Are isometric normed linear spaces isomorphic?
This is true for real vector spaces by the Mazur-Ulam theorem which states that a surjective distance-preserving linear map of one real normed space onto another is an affine map. Indeed, if $f: X \to Y$ is such a map then $g(x) = f(x) - f(0)$ is a linear and onto isometry. The inverse of $g$ is of course linear and isometry, too, so in particular, $X$ and $Y$ are linearly isomorphic.
For a proof of this, one can't do better than refer to Väisälä's recent note which appeared in the Monthly, see here for the paywalled published version. References to the original works are given there.
Further remarks:
One corollary of the Mazur-Ulam theorem is that the group of isometric and onto self-maps of a real normed space is isomorphic to $O(X) \ltimes X$, where $O(X)$ denotes the group of linear isometries and acts on $X$ in the obvious way. This generalizes the usual description of Euclidean isometry group $O(n) \ltimes \mathbb{R}^n$ nicely.

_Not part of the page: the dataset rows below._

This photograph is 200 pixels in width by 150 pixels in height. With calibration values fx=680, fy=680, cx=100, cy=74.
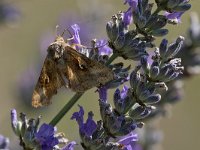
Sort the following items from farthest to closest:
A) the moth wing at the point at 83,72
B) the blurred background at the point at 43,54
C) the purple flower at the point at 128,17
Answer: the blurred background at the point at 43,54 → the purple flower at the point at 128,17 → the moth wing at the point at 83,72

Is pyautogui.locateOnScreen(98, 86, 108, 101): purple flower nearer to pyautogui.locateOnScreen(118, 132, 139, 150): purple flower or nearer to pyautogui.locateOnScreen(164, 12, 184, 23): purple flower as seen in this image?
pyautogui.locateOnScreen(118, 132, 139, 150): purple flower

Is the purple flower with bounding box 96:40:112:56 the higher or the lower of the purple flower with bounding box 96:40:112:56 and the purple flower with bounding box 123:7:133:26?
the lower

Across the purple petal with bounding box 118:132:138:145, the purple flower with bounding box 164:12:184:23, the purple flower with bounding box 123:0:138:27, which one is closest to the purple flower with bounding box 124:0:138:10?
the purple flower with bounding box 123:0:138:27

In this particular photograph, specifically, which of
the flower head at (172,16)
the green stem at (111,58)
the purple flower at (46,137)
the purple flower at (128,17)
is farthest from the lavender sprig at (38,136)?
the flower head at (172,16)

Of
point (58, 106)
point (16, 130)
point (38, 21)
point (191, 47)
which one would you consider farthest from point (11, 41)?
point (16, 130)

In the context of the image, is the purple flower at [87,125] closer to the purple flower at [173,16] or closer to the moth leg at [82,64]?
the moth leg at [82,64]

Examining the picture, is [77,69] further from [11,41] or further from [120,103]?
[11,41]
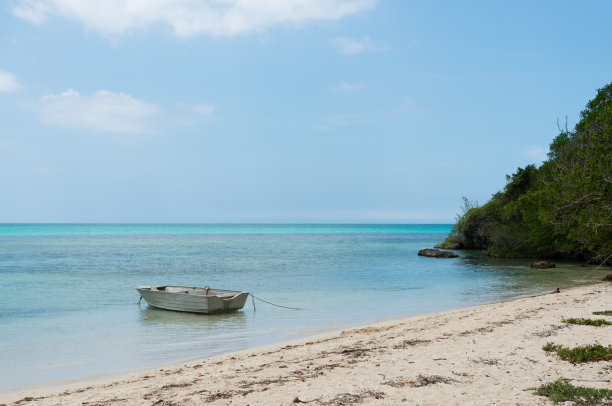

If surjectivity of $f$ is dropped, the conclusion that $f$ needs to be affine is wrong. The example given by Väisälä is mentioned also this thread here: if we equip $\mathbb{R}^2$ with the max-norm and take $\phi:\mathbb{R} \to \mathbb{R}$ to be a non-linear $1$-Lipschitz map then the map $f: \mathbb{R} \to \mathbb{R}^2$ given by $f(x) = (x,\phi(x))$ is isometric but not affine.
Isomorphic Banach spaces need not be isometric, as you showed yourself in this recent thread.
As far as I know, the case of complex Banach spaces doesn't have such a nice formulation, since we need to ensure complex linearity in order to avoid silly counterexamples that stem from complex conjugation.
Finally, the Mazur-Ulam theorem was mentioned in this MO thread, where Bill Johnson mentions a nice generalization by Figiel which shows in some sense that the counterexample given in 2. is worst possible.
Tangentially relevant is also this MO thread on notions of isomorphisms of Banach spaces.